Kondisi ini memicu desakan dari DPRD Kota Medan agar kuota bantuan sosial (bansos) untuk warga tidak mampu segera ditambah.
Wakil Ketua DPRD Kota Medan, Zulkarnaen, meminta Pemerintah Pusat melalui Kementerian Sosial, Pemerintah Provinsi Sumatera Utara, serta Pemko Medan menambah kuota penerima bansos.
“Kuota penerima bantuan sosial untuk Kota Medan harus ditambah. Berdasarkan data rilis BPS Sumatera Utara, angka kemiskinan di Sumut per September 2025 mencapai 7,24 persen.
Dari angka itu, Kota Medan tercatat sebagai wilayah dengan jumlah penduduk miskin terbanyak. Kita berharap hal ini bisa menjadi perhatian serius bagi pemerintah,” ujar Zulkarnaen, Jumat (27/2/2026).

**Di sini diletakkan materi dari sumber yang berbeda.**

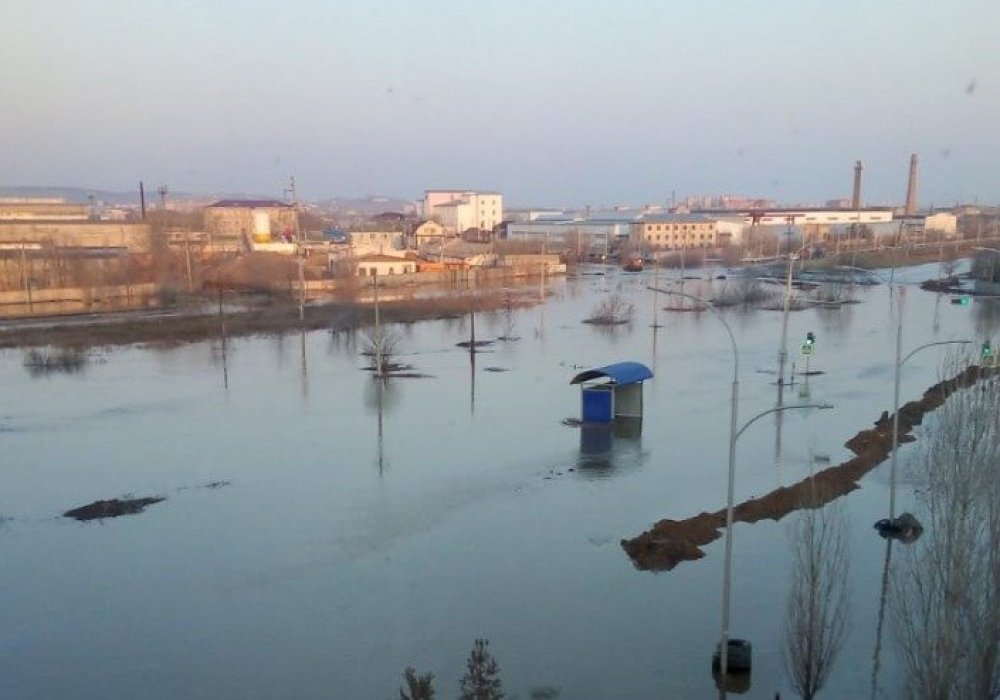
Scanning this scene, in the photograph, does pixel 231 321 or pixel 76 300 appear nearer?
pixel 231 321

Data Badan Pusat Statistik (BPS) Sumatera Utara menunjukkan angka kemiskinan di Sumut per September 2025 sebesar 7,24 persen.
Dari total tersebut, Kota Medan menjadi daerah dengan jumlah penduduk miskin paling banyak secara absolut.
Zulkarnaen mengaku, DPRD kerap menerima keluhan warga miskin yang tidak terdaftar sebagai penerima bansos.
“Banyak warga miskin yang mengeluh tidak dapat bansos, sementara Dinsos selalu menyebutkan bahwa kuota terbatas. Kalau memang kuota terbatas sementara masih banyak warga miskin yang tidak dapat bantuan, kenapa tidak tambah kuotanya. Kita akan terus mendorong agar kuota bantuan sosial untuk warga Medan dapat ditambah,” tegasnya.
Selain meminta penambahan kuota, ia juga menekankan pentingnya distribusi bansos tepat sasaran agar tidak lagi ditemukan warga mampu menerima bantuan.
“Kedepan kita tidak ingin lagi ada warga mampu yang mendapatkan bantuan sosial, sementara masih banyak warga miskin yang tidak mendapat bantuan,” katanya.
Tak hanya bansos, DPRD juga menyoroti tingginya angka pengangguran yang dinilai menjadi pemicu kemiskinan. Zulkarnaen mendesak Pemko Medan membuka lapangan kerja seluas-luasnya.
“Masih banyak warga Kota Medan yang tidak bekerja. Lapangan kerja harus terbuka lebar, masyarakat harus dipermudah untuk mendapatkan pekerjaan dan penghasilan yang layak,” ujarnya.
Ia juga meminta pemerintah daerah memperkuat pembinaan dan pemberdayaan UMKM karena sektor tersebut dinilai menjadi tulang punggung ekonomi warga dan kunci pengentasan kemiskinan di Kota Medan.